• _TRECHO DA PÁGINA_:
/---

Hélio Consolaro*
“Eu sou do povo, eu sou um Zé Ninguém
Aqui embaixo as leis são diferentes
Eu sou do povo, eu sou um Zé Ninguém
Aqui embaixo as leis são diferentes”
(Bruno Gouveia – Biquíni Cavadão)
Nos meus textos, o Zé, seja qual for, é escrito com letra maiúscula. Esse tipo de gente é tão desprezado que pelo menos o croniqueiro pé-de-chinelo tem que lhe dar importância. A vida é que importa!
Quando alguém quer desqualificar um sujeito, dizer que não vale o que o gato enterra, passa-lhe um apelido bem ralé. Em turma de peão, gente que trabalha no pesado, chamar um colega disso ou daquilo é a coisa mais comum. Bullying.
Quando a vida apronta alguma armadilha, a pessoa pensa em mudar-se de cidade, começar tudo de novo. Eu mesmo pensei nisso nesses meus dias difíceis. Ir começar tudo de novo numa outra cidade, mas fazer isso aos 75 anos? Em Araçatuba, sou um Zé Mané conhecido, noutra cidade, seria mais um Oreia Seca no anonimato em terras estranhas.
O sentimento de pertença, ser de um determinado grupo ou lugar, faz parte da autoestima. Eu falo de boca cheia que sou de Araçatuba, nascido e criado, capiau legítimo. Todos sabem que sou doido, conhecem meus defeitos e me aceitam assim.
Alguns chamam esse sentimento patriótico de “terrinha” ou “santa terrinha”, como chamam Portugal os portugueses em diáspora pelo mundo.

\---

Linhas de dados de perguntas espaciais:
/---

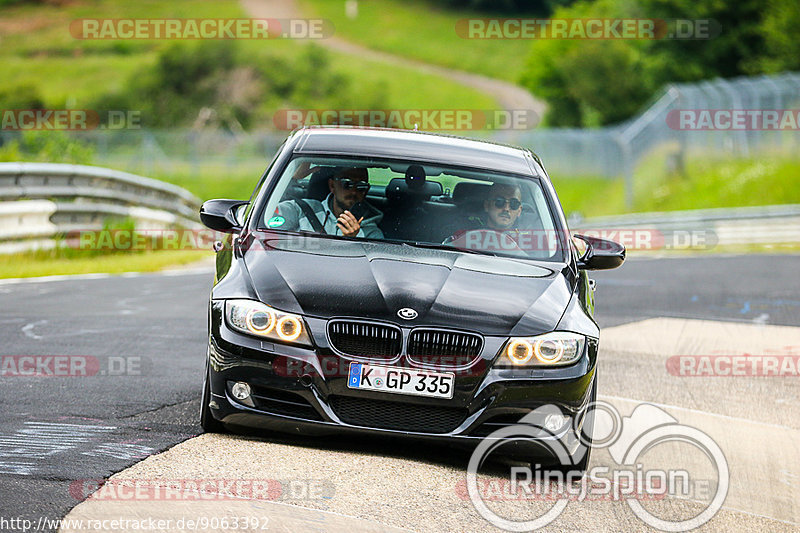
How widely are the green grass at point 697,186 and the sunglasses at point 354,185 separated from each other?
28.5 m

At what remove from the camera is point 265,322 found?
227 inches

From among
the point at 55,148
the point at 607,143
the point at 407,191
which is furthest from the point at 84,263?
the point at 607,143

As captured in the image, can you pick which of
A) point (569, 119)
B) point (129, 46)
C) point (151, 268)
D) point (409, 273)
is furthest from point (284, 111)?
point (409, 273)

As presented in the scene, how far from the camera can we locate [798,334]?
39.5ft

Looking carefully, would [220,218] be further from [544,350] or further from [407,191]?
[544,350]

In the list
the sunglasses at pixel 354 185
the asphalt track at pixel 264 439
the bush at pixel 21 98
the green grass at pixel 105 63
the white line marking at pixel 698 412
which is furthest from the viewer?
the green grass at pixel 105 63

\---

• _TAREFAS ESCRITAS_:
1 – Na crônica sobre o Zé Ninguém, substitua "cidade" por "região" e reescreva o trecho que começa em "Quando alguém quer" e segue até "em terras estranhas.".
2 – Retome a crônica sobre o Zé Ninguém e dê continuidade a ela a partir do ponto em que termina.

• _RESPOSTAS DO EXERCÍCIO_:
1 –
Quando alguém quer desqualificar um sujeito, dizer que não vale o que o gato enterra, passa-lhe um apelido bem ralé. Em turma de peão, gente que trabalha no pesado, chamar um colega disso ou daquilo é a coisa mais comum. Bullying.
Quando a vida apronta alguma armadilha, a pessoa pensa em mudar-se de região, começar tudo de novo. Eu mesmo pensei nisso nesses meus dias difíceis. Ir começar tudo de novo numa outra região, mas fazer isso aos 75 anos? Em Araçatuba, sou um Zé Mané conhecido, noutra região, seria mais um Oreia Seca no anonimato em terras estranhas.

2 –
A invisibilidade social é um sentimento de rejeição doído. Numa universidade brasileira, essa experiência foi realizada. Apenas são cumprimentados no câmpus mestrados e doutorados. Um professor muito querido se atreveu a se fantasiar de gari, trabalhar entre eles, o doutor sumiu, nem olhavam para ele no tempo de fantasia.
Ao contrário de Zé Mané é seu doutor. Não suja a roupa para trabalhar, sempre na estica. Não precisa ter título não, apenas carro bom, bem vestido e boa aparência (branco, por exemplo). É um esperto na vida. As aparências ainda enganam. O próprio Zé Ninguém cai fácil.
Entre nós, sujar a roupa para trabalhar é um sujeito desvalorizado. Isso começou na escravidão.
Jesus Cristo encontrou dificuldades na sua pregação no bojo da sociedade judaica. O seu despojamento material, sua pobreza, depunha contra suas palavras. Esse não é o filho do José, o carpinteiro, ou seja, um Zé Mané?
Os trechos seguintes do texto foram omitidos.